### INSTRUCTIONS FOR THE TASK
Print each line once more, unchanged, from the line holding "class: Mammalia" to the end of the listing below.

### RECORDS FOR THIS TASK
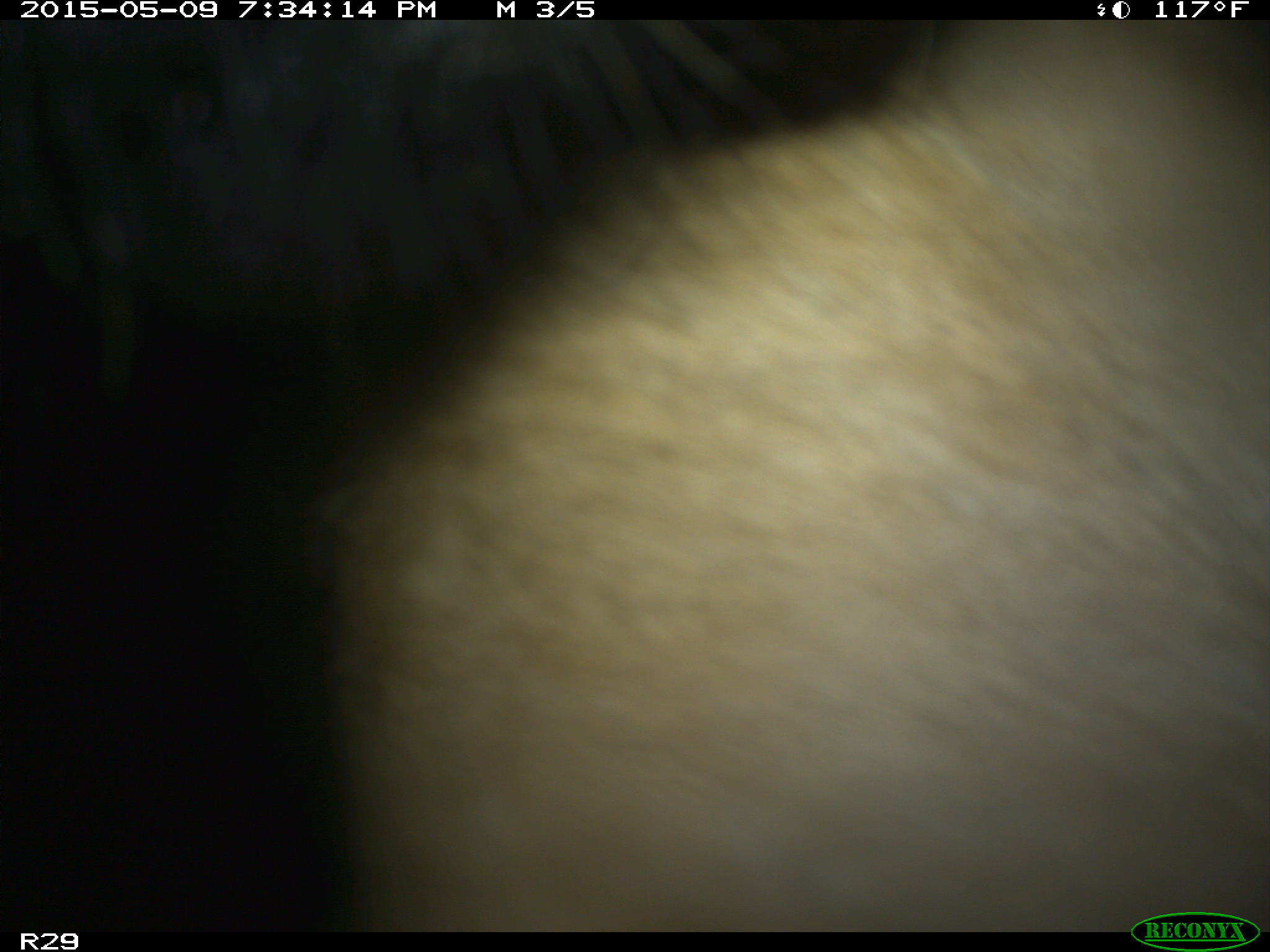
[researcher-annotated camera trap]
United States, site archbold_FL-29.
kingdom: Animalia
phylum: Chordata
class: Mammalia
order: Artiodactyla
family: Bovidae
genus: Bos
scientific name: Bos taurus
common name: domestic cow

### ANSWER TO THE EXERCISE
class: Mammalia
order: Artiodactyla
family: Bovidae
genus: Bos
scientific name: Bos taurus
common name: domestic cow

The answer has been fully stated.